» **EXERCISE DIRECTIONS**: Can you give all the records below again, switching "green bush" to "green shrub" everywhere it occurs and keeping everything else the same? Leave the pictures out.

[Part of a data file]
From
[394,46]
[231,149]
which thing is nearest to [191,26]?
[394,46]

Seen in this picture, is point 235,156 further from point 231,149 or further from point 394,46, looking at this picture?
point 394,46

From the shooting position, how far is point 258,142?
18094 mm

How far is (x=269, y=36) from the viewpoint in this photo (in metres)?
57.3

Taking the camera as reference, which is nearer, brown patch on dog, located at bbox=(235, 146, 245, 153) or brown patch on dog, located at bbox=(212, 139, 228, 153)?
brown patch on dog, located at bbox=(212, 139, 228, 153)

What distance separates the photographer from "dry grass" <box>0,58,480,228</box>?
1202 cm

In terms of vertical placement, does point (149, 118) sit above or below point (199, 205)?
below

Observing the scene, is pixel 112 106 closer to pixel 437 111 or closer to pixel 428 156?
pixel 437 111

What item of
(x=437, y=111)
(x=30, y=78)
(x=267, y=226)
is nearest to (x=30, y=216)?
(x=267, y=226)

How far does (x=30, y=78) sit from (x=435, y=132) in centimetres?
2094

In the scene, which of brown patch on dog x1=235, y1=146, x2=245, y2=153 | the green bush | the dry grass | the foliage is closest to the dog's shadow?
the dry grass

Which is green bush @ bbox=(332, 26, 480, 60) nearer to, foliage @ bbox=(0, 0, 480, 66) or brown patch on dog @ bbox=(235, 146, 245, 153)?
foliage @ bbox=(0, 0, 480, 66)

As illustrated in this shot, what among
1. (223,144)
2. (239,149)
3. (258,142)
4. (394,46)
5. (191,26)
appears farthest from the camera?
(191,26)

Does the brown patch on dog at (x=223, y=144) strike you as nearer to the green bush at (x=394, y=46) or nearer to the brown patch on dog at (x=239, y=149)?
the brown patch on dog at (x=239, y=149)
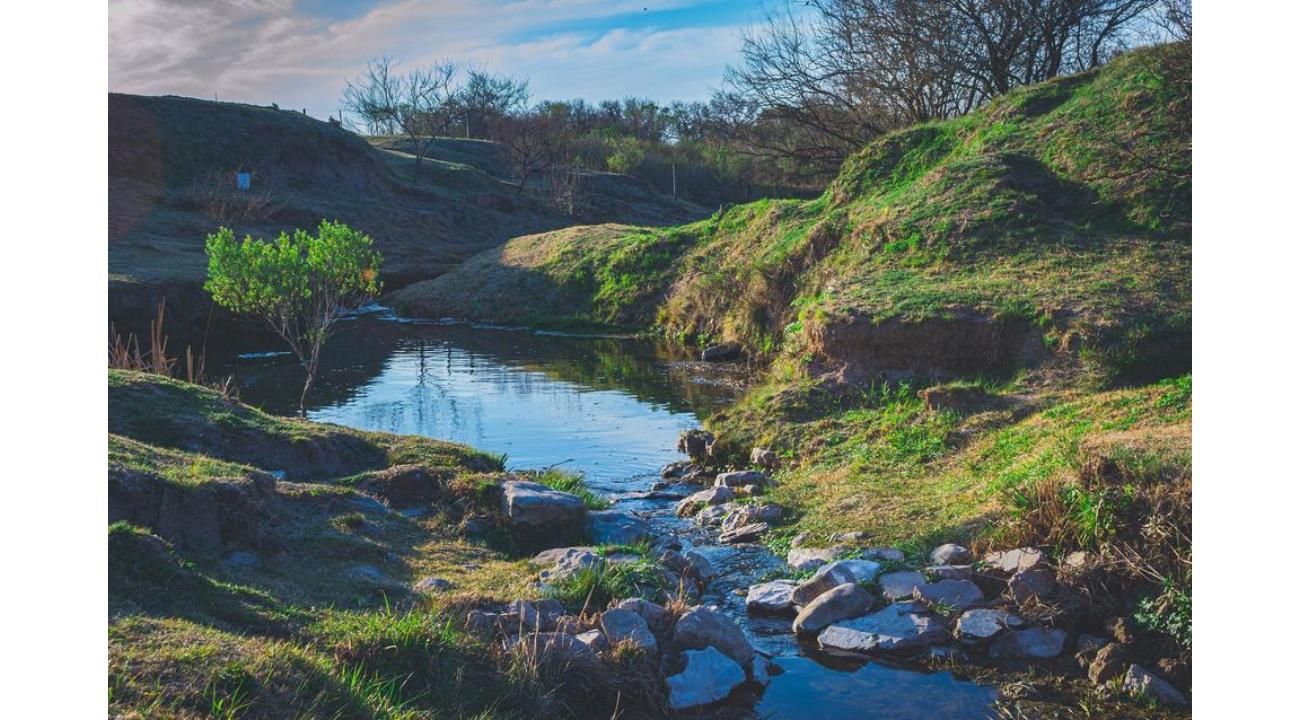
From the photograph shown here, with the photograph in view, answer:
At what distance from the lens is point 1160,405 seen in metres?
11.0

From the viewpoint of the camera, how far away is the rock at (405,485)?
1050 centimetres

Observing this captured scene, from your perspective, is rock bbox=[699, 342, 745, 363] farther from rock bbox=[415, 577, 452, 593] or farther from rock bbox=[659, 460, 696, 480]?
rock bbox=[415, 577, 452, 593]

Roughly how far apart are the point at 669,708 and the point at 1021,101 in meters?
22.0

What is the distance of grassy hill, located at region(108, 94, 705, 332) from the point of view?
41.2 metres

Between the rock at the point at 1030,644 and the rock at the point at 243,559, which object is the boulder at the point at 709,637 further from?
the rock at the point at 243,559

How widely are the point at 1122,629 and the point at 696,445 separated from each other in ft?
25.8

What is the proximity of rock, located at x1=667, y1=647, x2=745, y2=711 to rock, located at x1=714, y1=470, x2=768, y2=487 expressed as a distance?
5.23m

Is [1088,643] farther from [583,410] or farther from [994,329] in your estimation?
[583,410]

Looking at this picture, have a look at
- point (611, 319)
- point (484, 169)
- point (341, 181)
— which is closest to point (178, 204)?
point (341, 181)

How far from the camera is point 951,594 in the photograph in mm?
8211

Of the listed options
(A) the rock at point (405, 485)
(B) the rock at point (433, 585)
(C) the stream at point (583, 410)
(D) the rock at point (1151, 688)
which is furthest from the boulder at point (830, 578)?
(A) the rock at point (405, 485)

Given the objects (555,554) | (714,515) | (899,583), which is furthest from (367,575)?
(714,515)

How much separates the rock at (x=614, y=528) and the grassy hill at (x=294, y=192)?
25302 millimetres

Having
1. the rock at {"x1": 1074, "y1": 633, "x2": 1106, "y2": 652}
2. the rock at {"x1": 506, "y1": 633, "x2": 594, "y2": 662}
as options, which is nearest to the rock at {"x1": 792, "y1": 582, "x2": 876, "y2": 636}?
the rock at {"x1": 1074, "y1": 633, "x2": 1106, "y2": 652}
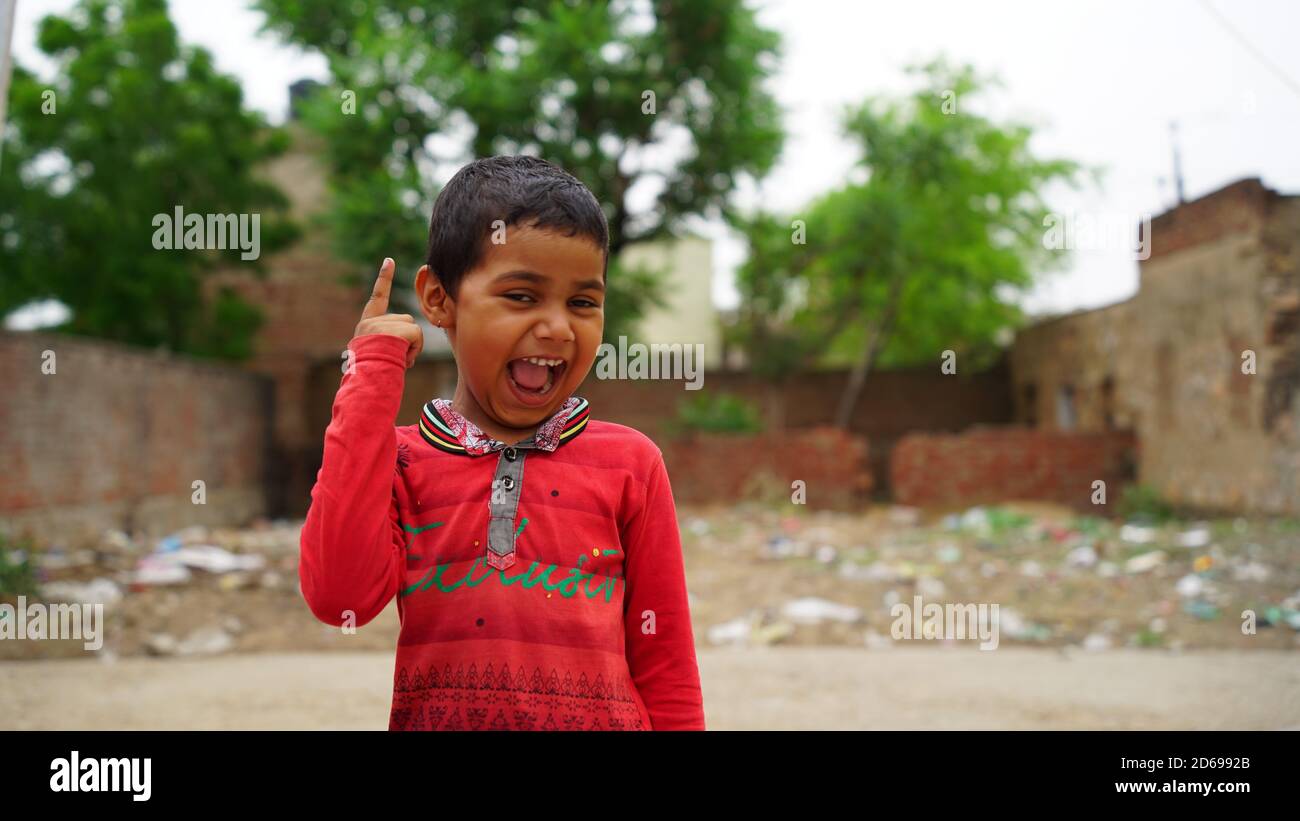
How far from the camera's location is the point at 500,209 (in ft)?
4.77

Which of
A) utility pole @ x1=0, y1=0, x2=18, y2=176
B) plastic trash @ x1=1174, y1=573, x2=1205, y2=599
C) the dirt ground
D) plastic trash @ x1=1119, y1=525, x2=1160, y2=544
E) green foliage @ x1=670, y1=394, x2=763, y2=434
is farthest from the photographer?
green foliage @ x1=670, y1=394, x2=763, y2=434

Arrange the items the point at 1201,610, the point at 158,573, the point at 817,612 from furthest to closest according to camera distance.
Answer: the point at 158,573 < the point at 817,612 < the point at 1201,610

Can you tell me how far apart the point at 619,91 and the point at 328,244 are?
5.27 meters

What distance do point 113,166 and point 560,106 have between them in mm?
7086

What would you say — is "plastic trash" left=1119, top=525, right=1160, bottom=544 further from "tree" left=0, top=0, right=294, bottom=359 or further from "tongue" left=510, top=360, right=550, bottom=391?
"tree" left=0, top=0, right=294, bottom=359

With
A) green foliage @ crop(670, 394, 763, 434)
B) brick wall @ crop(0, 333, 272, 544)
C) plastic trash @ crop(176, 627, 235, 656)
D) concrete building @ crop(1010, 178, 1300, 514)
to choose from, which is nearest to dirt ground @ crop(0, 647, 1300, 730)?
plastic trash @ crop(176, 627, 235, 656)

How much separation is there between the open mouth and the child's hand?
13 centimetres

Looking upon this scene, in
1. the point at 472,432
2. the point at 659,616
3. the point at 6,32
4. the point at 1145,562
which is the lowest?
the point at 1145,562

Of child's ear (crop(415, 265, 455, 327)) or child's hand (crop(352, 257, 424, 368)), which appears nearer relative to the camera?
child's hand (crop(352, 257, 424, 368))

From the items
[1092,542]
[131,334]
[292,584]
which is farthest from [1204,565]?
[131,334]

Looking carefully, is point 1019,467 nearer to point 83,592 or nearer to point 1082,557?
point 1082,557

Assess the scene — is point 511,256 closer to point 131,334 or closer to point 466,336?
point 466,336

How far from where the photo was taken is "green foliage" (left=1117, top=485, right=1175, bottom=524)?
43.7 ft

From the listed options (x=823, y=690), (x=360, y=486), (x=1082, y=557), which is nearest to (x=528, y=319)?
(x=360, y=486)
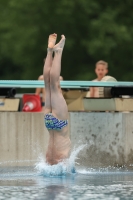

» **WORKED ANSWER**:
From
[394,46]
[231,149]
which thing is nearest to [191,26]?
[394,46]

Seen in this picture, is point 235,156 further from point 231,149 or further from point 394,46, looking at this picture?
point 394,46

From the shooting position, how far is point 258,142?
18094 mm

How far is (x=269, y=36) from the viewpoint in this photo (in metres)?
57.3

Taking the camera as reference, which is nearer, brown patch on dog, located at bbox=(235, 146, 245, 153) or brown patch on dog, located at bbox=(212, 139, 228, 153)?
brown patch on dog, located at bbox=(212, 139, 228, 153)

What distance separates the photographer from "dry grass" <box>0,58,480,228</box>?
1202 cm

In terms of vertical placement, does point (149, 118) sit above or below point (199, 205)?
below

Observing the scene, is pixel 112 106 closer to pixel 437 111 or closer to pixel 428 156?
pixel 437 111

What item of
(x=437, y=111)
(x=30, y=78)
(x=267, y=226)
is nearest to (x=30, y=216)?
(x=267, y=226)

How far does (x=30, y=78) sit from (x=435, y=132) in centimetres?
2094

In the scene, which of brown patch on dog x1=235, y1=146, x2=245, y2=153 | the green shrub | the dry grass | the foliage is closest to the dog's shadow?
the dry grass

Which is green shrub @ bbox=(332, 26, 480, 60) nearer to, foliage @ bbox=(0, 0, 480, 66) or brown patch on dog @ bbox=(235, 146, 245, 153)?
foliage @ bbox=(0, 0, 480, 66)

As illustrated in this shot, what among
1. (223,144)
2. (239,149)
3. (258,142)
4. (394,46)
5. (191,26)
appears farthest from the camera?
(191,26)

Does the brown patch on dog at (x=223, y=144) strike you as nearer to the green shrub at (x=394, y=46) or nearer to the brown patch on dog at (x=239, y=149)?
the brown patch on dog at (x=239, y=149)
From the photograph shown here, with the photograph in view, answer:
At what distance from the lens is point 1160,405 seen in metres?
11.0

From the viewpoint of the camera, how far away is the rock at (405,485)?
1050 centimetres

Observing this captured scene, from your perspective, is rock bbox=[699, 342, 745, 363] farther from rock bbox=[415, 577, 452, 593] or farther from rock bbox=[659, 460, 696, 480]?
rock bbox=[415, 577, 452, 593]

Roughly how far apart are the point at 669,708 and the point at 1021,101 in meters?
22.0

What is the distance of grassy hill, located at region(108, 94, 705, 332) from the point of view?
41.2 metres

Between the rock at the point at 1030,644 and the rock at the point at 243,559, which object is the boulder at the point at 709,637 further from?
the rock at the point at 243,559

How widely are the point at 1122,629 and the point at 696,445 separated from each other in ft?
25.8

What is the proximity of rock, located at x1=667, y1=647, x2=745, y2=711 to rock, located at x1=714, y1=470, x2=768, y2=487 expressed as a distance?
5.23m

Is [1088,643] farther from [583,410] or farther from [994,329] in your estimation?
[583,410]

Looking at this picture, have a look at
- point (611, 319)
- point (484, 169)
- point (341, 181)
— which is closest to point (178, 204)?
point (341, 181)

How far from the camera is point 951,594 in the photograph in mm?
8211

Of the listed options
(A) the rock at point (405, 485)
(B) the rock at point (433, 585)
(C) the stream at point (583, 410)
(D) the rock at point (1151, 688)
which is furthest from the boulder at point (830, 578)?
(A) the rock at point (405, 485)

Given the objects (555,554) | (714,515) | (899,583), which is furthest from (367,575)?
(714,515)

How much separates the rock at (x=614, y=528) and the grassy hill at (x=294, y=192)?
25302 millimetres

Having
1. the rock at {"x1": 1074, "y1": 633, "x2": 1106, "y2": 652}
2. the rock at {"x1": 506, "y1": 633, "x2": 594, "y2": 662}
as options, which is nearest to the rock at {"x1": 792, "y1": 582, "x2": 876, "y2": 636}?
the rock at {"x1": 1074, "y1": 633, "x2": 1106, "y2": 652}
How far from the camera's location is the point at 500,209 (in ft)?
4.77

Which of
A) utility pole @ x1=0, y1=0, x2=18, y2=176
B) plastic trash @ x1=1174, y1=573, x2=1205, y2=599
C) the dirt ground
D) plastic trash @ x1=1119, y1=525, x2=1160, y2=544
E) green foliage @ x1=670, y1=394, x2=763, y2=434
is farthest from the photographer?
green foliage @ x1=670, y1=394, x2=763, y2=434

Arrange the items the point at 1201,610, the point at 158,573, the point at 817,612 from furthest to closest according to camera distance.
Answer: the point at 158,573 < the point at 817,612 < the point at 1201,610

Can you tell me how far apart the point at 619,91 and the point at 328,244 are?
5.27 meters

What distance do point 113,166 and point 560,106 have between them in mm?
7086

What would you say — is "plastic trash" left=1119, top=525, right=1160, bottom=544 further from "tree" left=0, top=0, right=294, bottom=359 or further from "tongue" left=510, top=360, right=550, bottom=391?
"tree" left=0, top=0, right=294, bottom=359

With
A) green foliage @ crop(670, 394, 763, 434)
B) brick wall @ crop(0, 333, 272, 544)
C) plastic trash @ crop(176, 627, 235, 656)
D) concrete building @ crop(1010, 178, 1300, 514)
to choose from, which is nearest to dirt ground @ crop(0, 647, 1300, 730)?
plastic trash @ crop(176, 627, 235, 656)

How much separation is there between the open mouth and the child's hand?
13 centimetres

Looking upon this scene, in
1. the point at 472,432
2. the point at 659,616
3. the point at 6,32
4. the point at 1145,562
which is the lowest?
the point at 1145,562

Of child's ear (crop(415, 265, 455, 327)) or child's hand (crop(352, 257, 424, 368)), which appears nearer relative to the camera?
child's hand (crop(352, 257, 424, 368))

From the items
[1092,542]
[131,334]
[292,584]
which is farthest from [1204,565]?
[131,334]

Looking carefully, is point 1019,467 nearer to point 83,592 or nearer to point 1082,557?
point 1082,557

Assess the scene — is point 511,256 closer to point 131,334 or closer to point 466,336?
point 466,336

How far from where the photo was taken is "green foliage" (left=1117, top=485, right=1175, bottom=524)?
43.7 ft

From the listed options (x=823, y=690), (x=360, y=486), (x=1082, y=557), which is nearest to (x=528, y=319)?
(x=360, y=486)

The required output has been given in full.